吳白蓮也心疼,偷偷給他灌了一個熱水袋子塞被窩里。
但這兩位心疼歸心疼,誰也沒有說讓他回炕上睡。
答案很明確,孕婦最大,男人靠邊站。
彪子晚上過來串門,看見李山河裹著軍大衣縮在堂屋地上,站在門口笑了半天,笑得直拍大腿。

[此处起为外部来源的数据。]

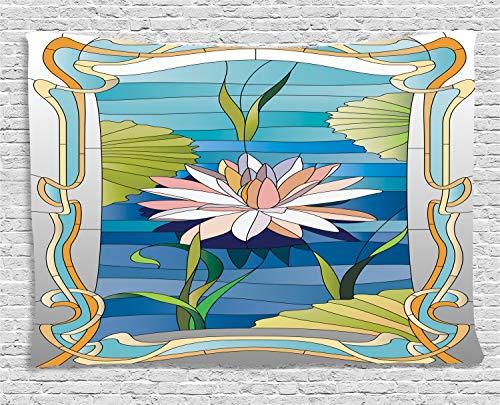 ABAKUHAUS Art Nouveau Tapiz de Pared, Vidrieras De Loto, para el Dormitorio Apto Lavadora y Secadora Estampado Digital, 200 x 150 cm, Multicolor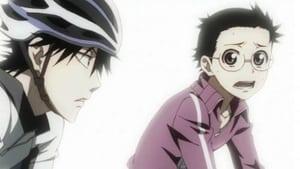 Yowamushi Pedal: 1×3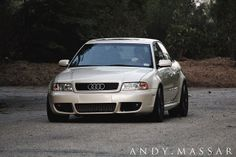 Built big turbo 3.0L Widebody B5 S4 with oem RS4 wheels and big brakes. on eBay!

“二叔,你這威風八面的人物,擱家里咋跟流浪漢似的。”
“滾。”
“不是我說你啊二叔,你看看你這地鋪子,還不如我家狗窩暖和。”
“你再廢話我讓你也打地鋪。”
“我可不打,我媳婦沒懷孕,我睡炕上熱乎著呢。”
李山河抄起枕頭朝彪子臉上砸過去。
彪子嗷了一聲捂著臉跑了,跑到院子里還在樂。
“二叔你可悠著點,別把枕頭砸壞了,你就剩這一個了。”
李山河翻了個身,對著墻生悶氣。
第二天早上,四妮兒悄悄溜進堂屋,往李山河的地鋪上放了一張疊好的紅紙。
李山河拿起來一看,上面畫著一道彎彎曲曲的符。
“這啥。”
“保佑二哥不被嫂子們揍的護身符,我專門畫的,獨一份兒。”
四妮兒說得正兒八經(jīng)的,兩只手背在身后,小辮子一翹一翹。
李山河看著這張歪歪扭扭的符紙,終于笑了出來。
“行,你二哥收著,這玩意兒比防彈衣都管用。”
田玉蘭和吳白蓮各自忙各自的。
田玉蘭把自已當年懷孕時的經(jīng)驗翻出來,一條一條地教給薩娜和琪琪格。
“頭三個月最要緊,不能受涼,不能生氣,不能提重物。”
“走路慢慢走,上臺階一步一步邁,別跟平時那么虎了。”
琪琪格聽到一半就坐不住了。
“大姐,照你這么說,我懷個孩子跟坐牢有啥區(qū)別。”
“坐十個月的牢,換一個大胖小子,你說值不值。”
琪琪格想了想,咧嘴笑了。
“值。”
吳白蓮每天天不亮就起來熬粥。
薩娜的是小米粥配咸菜絲,琪琪格的是棒碴子粥配醬豆腐,口味不能串。
中午還得分別做兩個人的飯,薩娜吃不了油膩的,琪琪格又離不開肉。
一天下來吳白蓮在灶房里轉(zhuǎn)得腳底板都磨出了水泡。
李山河看在眼里,晚上偷偷給吳白蓮揉腳。
“辛苦你了大姑娘。”
吳白蓮把腳縮回去,臉紅到了脖子根。
“別在這兒,讓人看見了不像樣。”
“誰能看見,都睡了。”
“四妮兒沒睡呢,那丫頭耳朵尖著呢。”
話音剛落,西屋傳來四妮兒的聲音。
“二哥我聽見了。”
李山河趕緊松開手,咳嗽了兩聲。
吳白蓮捂著嘴笑,笑完把一雙納好的千層底棉鞋塞到李山河手里。
“行了別貧了,這雙鞋你穿上,我看你那雙靴子底子都磨薄了。”
李山河捏著那雙針腳細密的棉鞋,心里頭熱乎乎的。